:: ASSIGNMENT ::
Pick out every line below that contains the string "slices", matching case exactly.

**********

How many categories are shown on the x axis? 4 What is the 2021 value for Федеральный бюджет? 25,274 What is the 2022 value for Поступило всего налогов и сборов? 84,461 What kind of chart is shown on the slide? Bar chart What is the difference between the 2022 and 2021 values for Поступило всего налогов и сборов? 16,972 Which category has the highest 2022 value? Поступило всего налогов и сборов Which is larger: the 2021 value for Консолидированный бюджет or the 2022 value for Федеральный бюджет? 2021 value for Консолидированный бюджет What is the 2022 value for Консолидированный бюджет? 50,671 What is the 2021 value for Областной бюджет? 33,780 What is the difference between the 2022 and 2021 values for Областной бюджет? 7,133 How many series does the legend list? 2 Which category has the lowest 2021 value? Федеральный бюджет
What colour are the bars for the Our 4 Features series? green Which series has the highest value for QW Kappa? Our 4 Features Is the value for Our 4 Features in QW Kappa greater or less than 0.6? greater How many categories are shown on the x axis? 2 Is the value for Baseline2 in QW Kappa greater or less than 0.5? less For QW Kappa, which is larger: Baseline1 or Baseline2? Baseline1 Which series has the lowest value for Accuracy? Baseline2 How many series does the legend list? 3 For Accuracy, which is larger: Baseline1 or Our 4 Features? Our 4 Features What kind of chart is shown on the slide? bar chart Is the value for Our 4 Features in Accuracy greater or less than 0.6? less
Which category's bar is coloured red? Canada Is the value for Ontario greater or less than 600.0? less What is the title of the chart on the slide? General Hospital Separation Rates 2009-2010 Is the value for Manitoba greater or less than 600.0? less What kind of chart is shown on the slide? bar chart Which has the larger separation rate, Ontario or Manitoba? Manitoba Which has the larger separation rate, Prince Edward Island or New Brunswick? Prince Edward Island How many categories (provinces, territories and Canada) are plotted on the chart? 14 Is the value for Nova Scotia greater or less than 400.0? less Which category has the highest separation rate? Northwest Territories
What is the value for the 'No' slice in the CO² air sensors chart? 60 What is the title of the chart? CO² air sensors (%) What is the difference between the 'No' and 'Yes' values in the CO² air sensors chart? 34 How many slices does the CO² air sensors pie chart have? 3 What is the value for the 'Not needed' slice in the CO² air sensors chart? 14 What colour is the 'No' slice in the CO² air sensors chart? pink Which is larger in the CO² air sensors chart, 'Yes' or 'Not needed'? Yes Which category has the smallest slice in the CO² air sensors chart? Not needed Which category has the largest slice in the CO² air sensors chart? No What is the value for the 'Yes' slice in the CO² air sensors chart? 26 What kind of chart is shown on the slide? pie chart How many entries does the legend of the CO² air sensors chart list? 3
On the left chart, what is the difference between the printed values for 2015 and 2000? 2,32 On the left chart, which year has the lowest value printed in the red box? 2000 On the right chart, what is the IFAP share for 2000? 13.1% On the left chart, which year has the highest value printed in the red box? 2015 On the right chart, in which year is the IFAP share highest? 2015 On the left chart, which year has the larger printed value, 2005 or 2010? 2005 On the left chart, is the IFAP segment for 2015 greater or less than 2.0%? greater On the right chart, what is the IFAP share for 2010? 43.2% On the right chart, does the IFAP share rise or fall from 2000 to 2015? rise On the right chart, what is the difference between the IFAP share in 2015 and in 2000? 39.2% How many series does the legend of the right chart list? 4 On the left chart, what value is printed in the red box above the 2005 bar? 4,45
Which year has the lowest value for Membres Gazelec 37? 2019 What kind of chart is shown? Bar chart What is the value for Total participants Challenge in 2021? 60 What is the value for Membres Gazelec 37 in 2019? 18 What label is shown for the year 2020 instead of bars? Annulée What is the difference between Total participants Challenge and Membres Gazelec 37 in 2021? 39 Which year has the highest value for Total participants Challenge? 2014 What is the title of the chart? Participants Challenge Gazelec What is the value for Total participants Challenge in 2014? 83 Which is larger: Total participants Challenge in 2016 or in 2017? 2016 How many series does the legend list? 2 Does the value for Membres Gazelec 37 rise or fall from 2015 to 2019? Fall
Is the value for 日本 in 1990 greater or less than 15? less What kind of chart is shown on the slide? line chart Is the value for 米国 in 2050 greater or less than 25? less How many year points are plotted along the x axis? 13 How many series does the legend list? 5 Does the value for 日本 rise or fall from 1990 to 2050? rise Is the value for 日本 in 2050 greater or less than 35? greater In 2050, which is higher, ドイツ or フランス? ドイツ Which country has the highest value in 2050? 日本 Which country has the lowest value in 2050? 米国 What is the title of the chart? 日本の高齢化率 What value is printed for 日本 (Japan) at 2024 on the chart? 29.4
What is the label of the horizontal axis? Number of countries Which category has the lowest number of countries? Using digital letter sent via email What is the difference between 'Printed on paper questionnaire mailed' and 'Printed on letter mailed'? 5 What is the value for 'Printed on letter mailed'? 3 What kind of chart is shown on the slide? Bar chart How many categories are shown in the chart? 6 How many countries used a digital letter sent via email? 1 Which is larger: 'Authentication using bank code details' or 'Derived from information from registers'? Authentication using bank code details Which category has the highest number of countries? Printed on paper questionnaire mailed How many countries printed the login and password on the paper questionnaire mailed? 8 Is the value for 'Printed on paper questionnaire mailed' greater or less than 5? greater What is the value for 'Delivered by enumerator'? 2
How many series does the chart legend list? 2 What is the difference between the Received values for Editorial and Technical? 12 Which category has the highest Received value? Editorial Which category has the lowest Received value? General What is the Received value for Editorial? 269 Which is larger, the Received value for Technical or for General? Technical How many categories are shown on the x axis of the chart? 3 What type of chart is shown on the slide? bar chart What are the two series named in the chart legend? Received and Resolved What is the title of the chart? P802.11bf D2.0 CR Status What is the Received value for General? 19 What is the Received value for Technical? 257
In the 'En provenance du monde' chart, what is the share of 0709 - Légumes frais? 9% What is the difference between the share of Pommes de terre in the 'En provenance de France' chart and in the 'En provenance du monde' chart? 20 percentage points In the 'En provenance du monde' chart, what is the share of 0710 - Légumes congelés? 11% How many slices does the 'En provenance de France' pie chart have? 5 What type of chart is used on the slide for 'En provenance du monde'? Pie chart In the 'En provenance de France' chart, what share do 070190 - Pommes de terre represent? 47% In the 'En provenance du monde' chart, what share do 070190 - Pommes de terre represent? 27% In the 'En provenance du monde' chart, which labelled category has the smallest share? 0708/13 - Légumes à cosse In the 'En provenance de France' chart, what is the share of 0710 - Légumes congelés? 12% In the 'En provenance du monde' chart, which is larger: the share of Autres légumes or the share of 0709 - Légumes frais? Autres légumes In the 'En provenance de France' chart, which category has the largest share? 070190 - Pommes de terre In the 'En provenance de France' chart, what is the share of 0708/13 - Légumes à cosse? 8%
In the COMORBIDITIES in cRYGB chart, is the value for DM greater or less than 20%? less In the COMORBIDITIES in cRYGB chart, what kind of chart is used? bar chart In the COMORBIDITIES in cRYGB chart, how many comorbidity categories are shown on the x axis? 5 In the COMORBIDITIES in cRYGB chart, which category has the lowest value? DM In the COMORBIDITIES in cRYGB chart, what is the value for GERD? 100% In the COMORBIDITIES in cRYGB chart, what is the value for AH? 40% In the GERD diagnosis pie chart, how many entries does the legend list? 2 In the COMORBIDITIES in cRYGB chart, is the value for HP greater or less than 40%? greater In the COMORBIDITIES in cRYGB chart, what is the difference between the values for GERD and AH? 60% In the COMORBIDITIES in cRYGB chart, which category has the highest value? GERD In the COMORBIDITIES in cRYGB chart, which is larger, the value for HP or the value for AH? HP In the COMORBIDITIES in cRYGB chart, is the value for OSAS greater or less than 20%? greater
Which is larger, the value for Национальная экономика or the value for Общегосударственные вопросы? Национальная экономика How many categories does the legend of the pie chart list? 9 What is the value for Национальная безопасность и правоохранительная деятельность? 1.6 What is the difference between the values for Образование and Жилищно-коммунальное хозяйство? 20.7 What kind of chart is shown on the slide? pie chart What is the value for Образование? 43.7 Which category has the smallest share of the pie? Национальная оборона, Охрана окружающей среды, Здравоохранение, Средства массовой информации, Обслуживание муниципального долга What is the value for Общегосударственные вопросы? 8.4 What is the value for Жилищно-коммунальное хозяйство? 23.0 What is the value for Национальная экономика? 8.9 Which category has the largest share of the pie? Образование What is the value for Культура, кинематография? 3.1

**********

:: EXERCISE SOLUTION ::
What is the value for the 'No' slice in the CO² air sensors chart? 60 What is the title of the chart? CO² air sensors (%) What is the difference between the 'No' and 'Yes' values in the CO² air sensors chart? 34 How many slices does the CO² air sensors pie chart have? 3 What is the value for the 'Not needed' slice in the CO² air sensors chart? 14 What colour is the 'No' slice in the CO² air sensors chart? pink Which is larger in the CO² air sensors chart, 'Yes' or 'Not needed'? Yes Which category has the smallest slice in the CO² air sensors chart? Not needed Which category has the largest slice in the CO² air sensors chart? No What is the value for the 'Yes' slice in the CO² air sensors chart? 26 What kind of chart is shown on the slide? pie chart How many entries does the legend of the CO² air sensors chart list? 3
In the 'En provenance du monde' chart, what is the share of 0709 - Légumes frais? 9% What is the difference between the share of Pommes de terre in the 'En provenance de France' chart and in the 'En provenance du monde' chart? 20 percentage points In the 'En provenance du monde' chart, what is the share of 0710 - Légumes congelés? 11% How many slices does the 'En provenance de France' pie chart have? 5 What type of chart is used on the slide for 'En provenance du monde'? Pie chart In the 'En provenance de France' chart, what share do 070190 - Pommes de terre represent? 47% In the 'En provenance du monde' chart, what share do 070190 - Pommes de terre represent? 27% In the 'En provenance du monde' chart, which labelled category has the smallest share? 0708/13 - Légumes à cosse In the 'En provenance de France' chart, what is the share of 0710 - Légumes congelés? 12% In the 'En provenance du monde' chart, which is larger: the share of Autres légumes or the share of 0709 - Légumes frais? Autres légumes In the 'En provenance de France' chart, which category has the largest share? 070190 - Pommes de terre In the 'En provenance de France' chart, what is the share of 0708/13 - Légumes à cosse? 8%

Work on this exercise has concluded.